== ASSIGNMENT ==
Find every line in the records below that holds the word "held", and copy each one.

Start of DATASET

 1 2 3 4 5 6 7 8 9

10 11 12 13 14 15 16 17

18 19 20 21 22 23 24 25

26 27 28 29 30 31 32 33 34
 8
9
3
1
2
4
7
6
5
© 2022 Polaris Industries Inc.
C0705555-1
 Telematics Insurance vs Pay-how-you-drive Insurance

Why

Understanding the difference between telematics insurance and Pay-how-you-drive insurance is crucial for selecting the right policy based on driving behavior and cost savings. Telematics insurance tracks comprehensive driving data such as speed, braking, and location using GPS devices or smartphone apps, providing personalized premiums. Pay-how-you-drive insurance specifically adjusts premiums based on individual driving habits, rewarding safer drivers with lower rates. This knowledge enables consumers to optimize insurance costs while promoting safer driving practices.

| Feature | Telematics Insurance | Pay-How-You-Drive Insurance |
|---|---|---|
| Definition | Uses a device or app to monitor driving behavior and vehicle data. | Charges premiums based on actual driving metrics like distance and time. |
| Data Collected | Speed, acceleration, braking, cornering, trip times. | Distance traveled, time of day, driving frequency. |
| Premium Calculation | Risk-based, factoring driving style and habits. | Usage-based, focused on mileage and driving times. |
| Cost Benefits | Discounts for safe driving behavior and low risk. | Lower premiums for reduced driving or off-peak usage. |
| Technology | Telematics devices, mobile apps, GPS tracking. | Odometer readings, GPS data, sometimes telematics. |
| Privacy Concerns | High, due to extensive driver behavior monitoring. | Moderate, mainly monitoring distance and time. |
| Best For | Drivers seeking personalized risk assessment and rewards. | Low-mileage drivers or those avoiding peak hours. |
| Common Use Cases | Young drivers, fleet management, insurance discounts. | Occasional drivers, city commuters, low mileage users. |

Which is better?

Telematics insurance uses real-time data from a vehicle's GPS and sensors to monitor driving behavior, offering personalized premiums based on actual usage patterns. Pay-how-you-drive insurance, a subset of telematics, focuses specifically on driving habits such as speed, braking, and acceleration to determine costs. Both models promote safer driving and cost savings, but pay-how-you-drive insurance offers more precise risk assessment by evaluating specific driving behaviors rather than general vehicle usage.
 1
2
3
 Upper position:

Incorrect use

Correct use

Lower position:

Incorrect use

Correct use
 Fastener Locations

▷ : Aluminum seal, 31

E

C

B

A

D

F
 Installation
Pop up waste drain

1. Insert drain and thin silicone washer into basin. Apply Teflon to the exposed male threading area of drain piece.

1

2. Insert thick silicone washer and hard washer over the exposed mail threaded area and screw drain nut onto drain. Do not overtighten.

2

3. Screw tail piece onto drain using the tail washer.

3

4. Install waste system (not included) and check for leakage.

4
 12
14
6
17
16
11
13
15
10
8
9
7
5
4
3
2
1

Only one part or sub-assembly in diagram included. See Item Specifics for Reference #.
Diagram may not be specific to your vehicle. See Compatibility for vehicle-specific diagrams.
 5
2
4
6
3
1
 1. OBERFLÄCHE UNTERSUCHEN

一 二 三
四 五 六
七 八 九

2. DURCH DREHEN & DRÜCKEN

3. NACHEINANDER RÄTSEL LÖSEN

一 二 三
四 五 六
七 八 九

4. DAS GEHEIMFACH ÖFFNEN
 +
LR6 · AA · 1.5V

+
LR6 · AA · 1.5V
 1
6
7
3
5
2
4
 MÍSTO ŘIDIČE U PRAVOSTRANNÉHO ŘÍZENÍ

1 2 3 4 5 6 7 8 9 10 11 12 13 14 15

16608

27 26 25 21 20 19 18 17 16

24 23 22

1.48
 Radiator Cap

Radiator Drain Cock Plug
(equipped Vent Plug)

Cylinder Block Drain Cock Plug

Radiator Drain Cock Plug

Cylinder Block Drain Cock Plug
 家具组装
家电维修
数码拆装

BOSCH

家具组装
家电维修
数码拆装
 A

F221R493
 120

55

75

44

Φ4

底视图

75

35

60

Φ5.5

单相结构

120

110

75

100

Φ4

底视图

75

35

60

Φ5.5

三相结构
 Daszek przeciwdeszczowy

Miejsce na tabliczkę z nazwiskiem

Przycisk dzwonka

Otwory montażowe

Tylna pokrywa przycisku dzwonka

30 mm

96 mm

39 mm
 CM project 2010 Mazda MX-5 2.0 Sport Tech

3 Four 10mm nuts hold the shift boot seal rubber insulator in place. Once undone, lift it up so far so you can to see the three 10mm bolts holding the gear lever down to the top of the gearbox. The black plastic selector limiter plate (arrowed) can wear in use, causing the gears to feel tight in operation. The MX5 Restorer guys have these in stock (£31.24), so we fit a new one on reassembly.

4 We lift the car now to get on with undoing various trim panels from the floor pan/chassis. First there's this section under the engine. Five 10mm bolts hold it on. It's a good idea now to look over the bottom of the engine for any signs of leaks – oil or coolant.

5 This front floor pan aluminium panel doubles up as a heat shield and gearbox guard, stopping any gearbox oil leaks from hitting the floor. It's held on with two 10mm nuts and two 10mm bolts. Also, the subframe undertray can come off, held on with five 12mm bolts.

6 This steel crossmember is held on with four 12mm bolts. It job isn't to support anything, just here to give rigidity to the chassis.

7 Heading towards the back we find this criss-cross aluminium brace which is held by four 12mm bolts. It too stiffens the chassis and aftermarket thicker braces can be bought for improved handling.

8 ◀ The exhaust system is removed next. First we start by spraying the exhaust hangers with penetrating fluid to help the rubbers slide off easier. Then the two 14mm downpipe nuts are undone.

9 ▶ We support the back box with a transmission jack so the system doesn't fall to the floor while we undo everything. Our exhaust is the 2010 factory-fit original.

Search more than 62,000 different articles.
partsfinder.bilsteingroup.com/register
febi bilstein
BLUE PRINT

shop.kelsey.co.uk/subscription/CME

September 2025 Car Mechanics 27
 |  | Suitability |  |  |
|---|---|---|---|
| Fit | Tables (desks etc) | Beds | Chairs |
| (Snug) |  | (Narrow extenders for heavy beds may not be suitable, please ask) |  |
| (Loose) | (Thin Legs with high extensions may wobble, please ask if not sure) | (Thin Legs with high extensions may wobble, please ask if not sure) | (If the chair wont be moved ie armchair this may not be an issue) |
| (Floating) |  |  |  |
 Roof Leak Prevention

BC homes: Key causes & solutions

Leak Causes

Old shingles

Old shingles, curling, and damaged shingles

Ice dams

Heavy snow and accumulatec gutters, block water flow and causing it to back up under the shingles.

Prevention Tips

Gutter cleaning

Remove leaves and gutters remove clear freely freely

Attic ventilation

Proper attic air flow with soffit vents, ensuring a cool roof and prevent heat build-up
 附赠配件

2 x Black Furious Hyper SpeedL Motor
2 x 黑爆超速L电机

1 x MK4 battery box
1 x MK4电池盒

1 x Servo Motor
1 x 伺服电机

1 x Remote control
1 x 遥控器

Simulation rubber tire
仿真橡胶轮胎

End of DATASET

== ANSWER FOR THE TASK ==
5 This front floor pan aluminium panel doubles up as a heat shield and gearbox guard, stopping any gearbox oil leaks from hitting the floor. It's held on with two 10mm nuts and two 10mm bolts. Also, the subframe undertray can come off, held on with five 12mm bolts.
6 This steel crossmember is held on with four 12mm bolts. It job isn't to support anything, just here to give rigidity to the chassis.
7 Heading towards the back we find this criss-cross aluminium brace which is held by four 12mm bolts. It too stiffens the chassis and aftermarket thicker braces can be bought for improved handling.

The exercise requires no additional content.